[Data block]
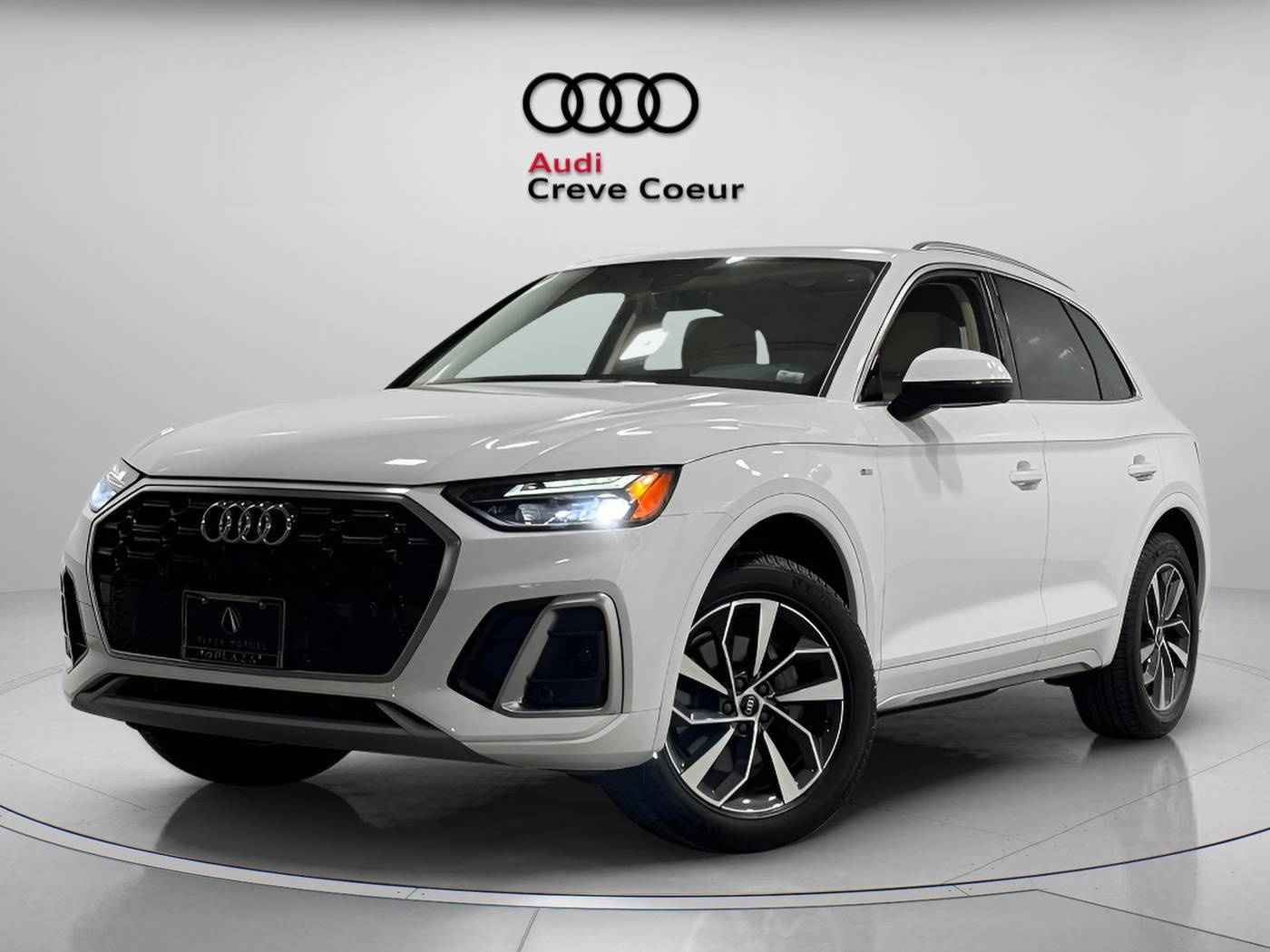 2022 Audi Q5 Premium Plus — SUV — 13,857 mi — Creve Coeur, MO
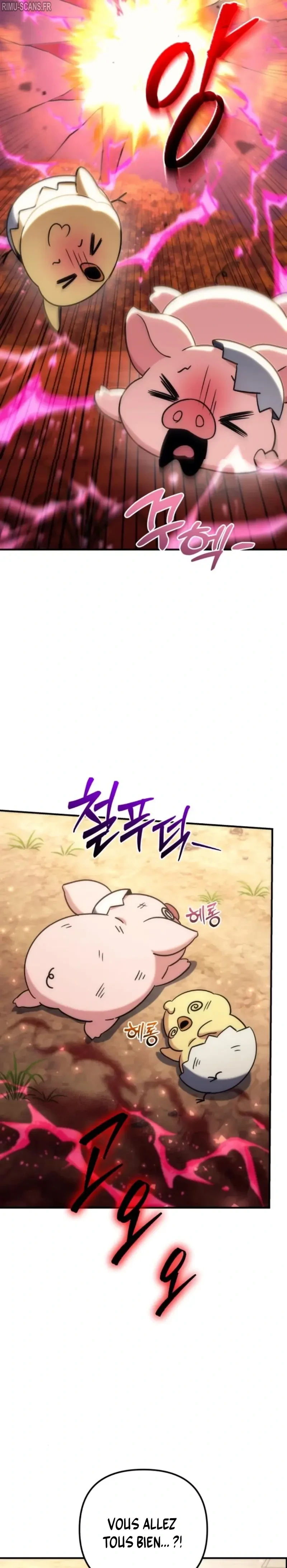 The Rebellious Apostle of the Harvest Goddess Chapitre 26 - Page 37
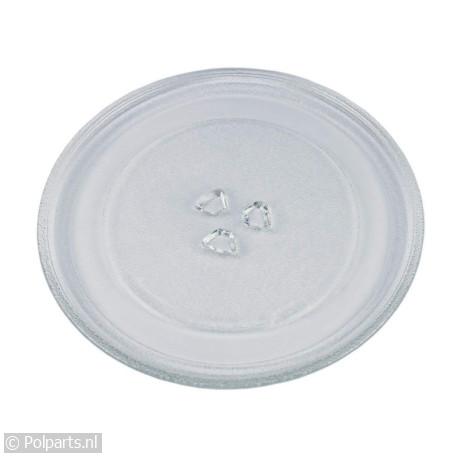 Glasplaat draaiplateau - LG - 96316250 - 8713411200779 - 96316250001 - 3390W1G005E - 9.63.16.25-0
[/Data block]
■ About this task ■
Exact copy, no pictures: reproduce the whole listing above.

■ Result of the task ■
 2022 Audi Q5 Premium Plus — SUV — 13,857 mi — Creve Coeur, MO
 The Rebellious Apostle of the Harvest Goddess Chapitre 26 - Page 37
 Glasplaat draaiplateau - LG - 96316250 - 8713411200779 - 96316250001 - 3390W1G005E - 9.63.16.25-0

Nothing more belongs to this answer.